Long Beach, CA. Big Box Ban To Be Overturned

A veto worth $500,000 [Long Beach (Calif.) Press Telegram]

Wal-Mart most probably never will build a superstore in Long Beach, but soon the company at least will have the satisfaction of knowing that it wouldn’t be illegal.

Mayor Bob Foster announced, two days in advance, that if the City Council votes today to go ahead with an election on the issue he will use his veto to block it. And it seems clear there wouldn’t be enough council votes to overturn his veto.

Taxpayers should relish the mayor’s logic: The city is strapped for money, and this is no time to be spending $500,000 on an unneeded election instead of useful services such as a second police helicopter, upgrading fire stations, stocking libraries, fixing streets and sidewalks or restoring recreation programs.

Foster said he can’t in good conscience support funding an election that has no immediate impact. (Actually, it has no practical purpose whatever. City Hall could easily block a superstore in the planning process without having to make it illegal to build one.)

But the council did ban superstores that sell groceries, which was aimed squarely at Wal-Mart.

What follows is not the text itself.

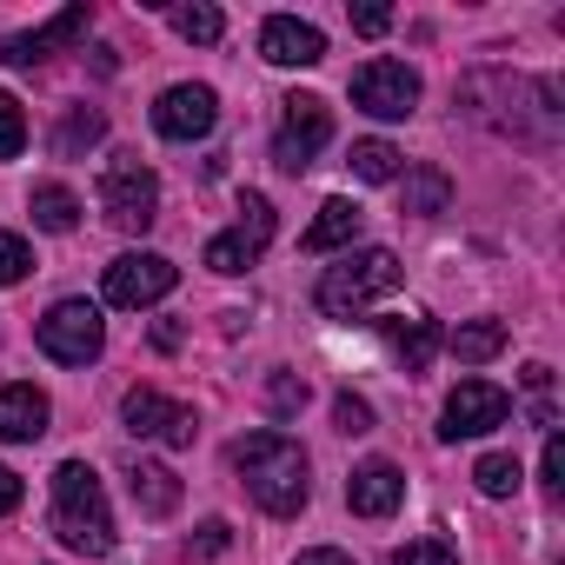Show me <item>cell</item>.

The company responded by financing a petition drive that collected enough signatures to force putting the issue before voters. Today is the deadline for the council to decide whether to go ahead with that election, or rescind the superstore ordinance.
The ordinance is as good as dead. There are four solid votes against it, which is all it takes to make Foster’s veto stick.

It’s not that Foster has any great love for nonunion Wal-Mart. He makes it clear he finds the company’s reputation for relentless cost-cutting, pressures on suppliers and low wages distasteful, and his veto threat is sure to cost him major points with union supporters.

The same is true for the five council members who voted for the superstore ban. But now, forced to think about which city services would have to be cut to provide more than $500,000 for a useless election, and knowing their action would be vetoed anyway, ought to give those council members second thoughts.

The council already has backed away from another ill-designed ordinance designed to please special interests. This one, characterized as a labor peace agreement, would have forced employees of hotels on city-controlled property to join a union. Opponents collected enough signatures to force an election, which, together with concerns about wording of the ordinance and a lack of union financial support for an election campaign, was enough to cause council supporters to change their minds. There is one more to go.

The $500,000 savings on the superstore ordinance is too little to cover the city’s impending shortfall. But, given its financial straits, it is far too much to waste.